> Teks Bacaan:
....
Meski hanya berumur satu tahun, tetapi gerakan ini banyak memberi perubahan dan penyadaran terhadap kaum muda. Samsir salah satu pemuda itu. Samsir gemar membaca buku. Saat itu peredaran buku di tanah air sangat bebas. Pemerintah kolonial tidak membatasi apalagi melarang peredaran buku-buku apapun. Sejak di sekolah dasar, murid-murid pribumi diwajibkan mengunjungi perpustakaan oleh guru-guru dari Belanda. Das Kapital karangan Karl Marx misalnya, Samsir temukan di museum.

Banyak cara mendapatkan buku. Pekerjaan ayah yang seorang ahli barang antik itu, sangat menguntungkan Samsir. Sang ayah, biasa membeli perabotan orang-orang Belanda yang akan pulang ke negerinya setelah berpuluh-puluh tahun hidup di Indonesia. Nah, di antara barang-barang itu, buku termasuk barang yang dijual. Namun, Samsir tangkas mengamankan buku-buku itu sebelum dijual lagi oleh sang ayah.

***

Proklamasi tinggal menanti hari. Sejumlah tokoh pemuda merumuskan dan memandatkan pembacaan proklamasi kepada Soekarno dan Hatta. Samsir pengangum dua tokoh ini. Bersama pemuda lainnya, ia terus mendesak proklamasi. Kepercayaan lalu berubah menjadi kekecewaan ketika Soekarno dan Hatta sebagai presiden Republik Indonesia dan wakilnya berkompromi dengan Belanda. Perjanjian itu disebut dengan perjanjian Linggarjati. Ditandatangani 1946, satu tahun setelah proklamasi kemerdekaan. Semua partai mendukung keputusan Soekarno dan Hatta termasuk Partai Komunis Indonesia (PKI). “Dua tokoh itu pantas dihargai dan dihormati atas perjuangannya melawan kolonial. Tapi rupanya mereka tergelincir justru pada saat memegang kekuasan,” kata Samsir.

Perjanjian ini dinilai mengkhianati proklamasi. Bagi Samsir, proklamasi bukan hanya memerdekaan Jawa, Madura dan Sumatera seperti yang disepakati dalam perjanjian Linggarjati. Proklamasi itu adalah kemerdekaan bangsa-bangsa yang dijajah oleh Belanda. Dari kekecewaan itu, lahirlah sebuah kelompok dimana Samsir bergabung. Kelompok itu awalnya bernama Laskar Rakyat Jakarta Raya. Lalu berganti nama menjadi Laskar Rakyat Jawa Barat yang berpusat di Cirebon. Chaerul Saleh yang nantinya menjadi ketua Majelis Permusyawaratan Rakyat Sementara (MPRS) termasuk dalam kelompok ini. Kelompok ini mempublikasikan sebuah media yang terbit setiap minggu, bernama Godam Jelata. Salah satu artikel yang dimuatnya berjudul “Anti Linggarjati sampai Mati.
....
> Data Tersedia:
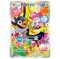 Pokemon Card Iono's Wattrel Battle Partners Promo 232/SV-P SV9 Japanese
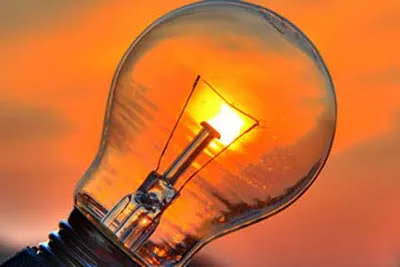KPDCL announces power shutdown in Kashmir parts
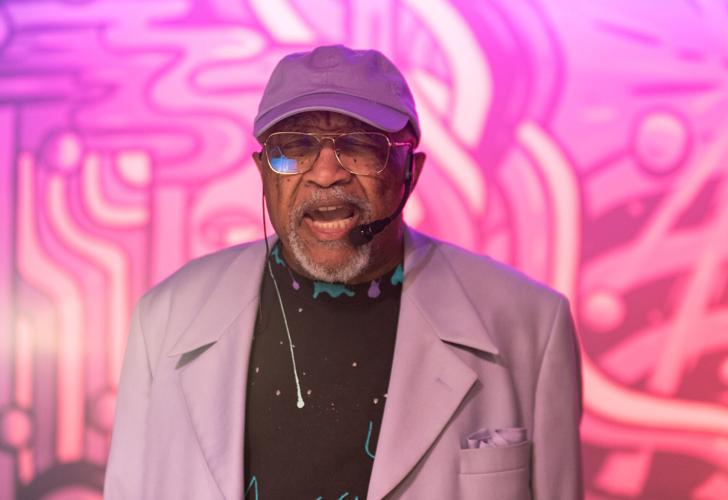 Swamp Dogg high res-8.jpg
....
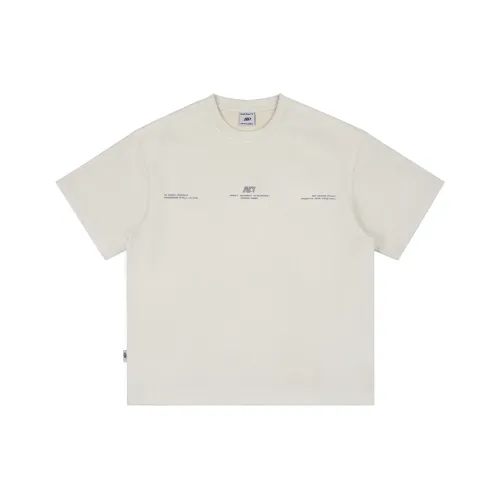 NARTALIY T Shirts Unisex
....
> Terapkan Isi Bacaan:
1. Tentukan apakah setiap pernyataan berikut sesuai dengan teks tentang Samsir: (a) Pemerintah kolonial melarang peredaran buku tertentu. (b) Perjanjian Linggarjati ditandatangani pada tahun 1946. (c) Laskar Rakyat Jawa Barat berpusat di Cirebon. Jawab ya atau tidak untuk masing-masing, lalu kutip persis kata-kata teks yang menjadi penentunya.
2. Salin persis bagian dari teks tentang Samsir, dimulai dengan "Meski hanya berumur" dan terus hingga "temukan di museum.".

> Jawaban Tugas:
1.
(a) Tidak: "Pemerintah kolonial tidak membatasi apalagi melarang peredaran buku-buku apapun."
(b) Ya: "Ditandatangani 1946, satu tahun setelah proklamasi kemerdekaan."
(c) Ya: "Lalu berganti nama menjadi Laskar Rakyat Jawa Barat yang berpusat di Cirebon."

2.
Meski hanya berumur satu tahun, tetapi gerakan ini banyak memberi perubahan dan penyadaran terhadap kaum muda. Samsir salah satu pemuda itu. Samsir gemar membaca buku. Saat itu peredaran buku di tanah air sangat bebas. Pemerintah kolonial tidak membatasi apalagi melarang peredaran buku-buku apapun. Sejak di sekolah dasar, murid-murid pribumi diwajibkan mengunjungi perpustakaan oleh guru-guru dari Belanda. Das Kapital karangan Karl Marx misalnya, Samsir temukan di museum.